Les agents immobiliers paient généralement des frais d'abonnement mensuels pour répertorier leurs propriétés sur Rightmove, les coûts variant en fonction de l'emplacement, de la taille de l'agence et des fonctionnalités du forfait. Ces frais peuvent aller de quelques centaines de livres à plusieurs milliers par mois pour les grandes succursales ou les services premium. Pour beaucoup, rompre les liens avec Rightmove n'est tout simplement pas une option, car cela aurait de graves conséquences sur leur capacité à générer des prospects et à être compétitifs sur un marché encombré.
Le sort des agents : des marges minces et des coûts en hausse
Le marché immobilier, bien que résilient, a connu son lot de défis ces dernières années, de la fluctuation des taux d'intérêt à l'augmentation des charges réglementaires. Pour les agents immobiliers, les coûts opérationnels sont en constante augmentation, englobant tout, depuis le personnel et le loyer des bureaux jusqu'à la commercialisation et l'assurance responsabilité professionnelle. Dans cet environnement, une dépense croissante comme les frais d'abonnement de Rightmove peut avoir un impact significatif sur la viabilité d'une agence.

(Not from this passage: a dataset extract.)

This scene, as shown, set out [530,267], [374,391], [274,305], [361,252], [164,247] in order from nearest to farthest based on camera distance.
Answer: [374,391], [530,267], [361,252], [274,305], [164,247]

"Nous avons vu notre facture Rightmove augmenter de plus de 60 % au cours des cinq dernières années seulement, alors que nos revenus globaux n'ont augmenté que marginalement", a déclaré Mme Eleanor Vance, propriétaire de « Vance Properties » à Bristol, l'une des agences participant au recours collectif. "Nous avons atteint un point où nous nous demandons si nous pouvons même nous permettre de fonctionner de manière rentable tout en maintenant une présence sur la plateforme sur laquelle tout le monde s'attend à ce que nous soyons. Ce procès ne vise pas seulement à récupérer de l'argent ; il s'agit d'une question d'équité et de durabilité de notre industrie."
Quelle est la prochaine étape pour le géant du portail immobilier ?
Le recours collectif en est actuellement à ses débuts, avec Zenith Legal Partners rassemblant des preuves supplémentaires et consolidant les réclamations des agences participantes. Rightmove, une société cotée en bourse à la Bourse de Londres, n'a pas encore publié de déclaration publique détaillée concernant les détails du procès, au-delà de reconnaître qu'elle était au courant de l'action. L'issue de cette bataille juridique pourrait avoir de profondes implications, non seulement pour Rightmove et le secteur des agences immobilières, mais également pour l'économie numérique plus large, où la domination de la plateforme et la tarification équitable restent une question controversée.
Une action réussie pourrait entraîner une compensation substantielle pour les agents et potentiellement conduire à une restructuration du modèle de tarification de Rightmove, favorisant un environnement plus compétitif dans l'espace du portail immobilier en ligne. À l’inverse, une victoire de Rightmove consoliderait ses pratiques commerciales actuelles, obligeant les agents à composer avec la structure tarifaire existante. Les procédures judiciaires devraient être longues, mais le front unifié des agents immobiliers signale une volonté déterminée de changer la manière dont les géants du numérique interagissent avec leur base d'utilisateurs professionnels.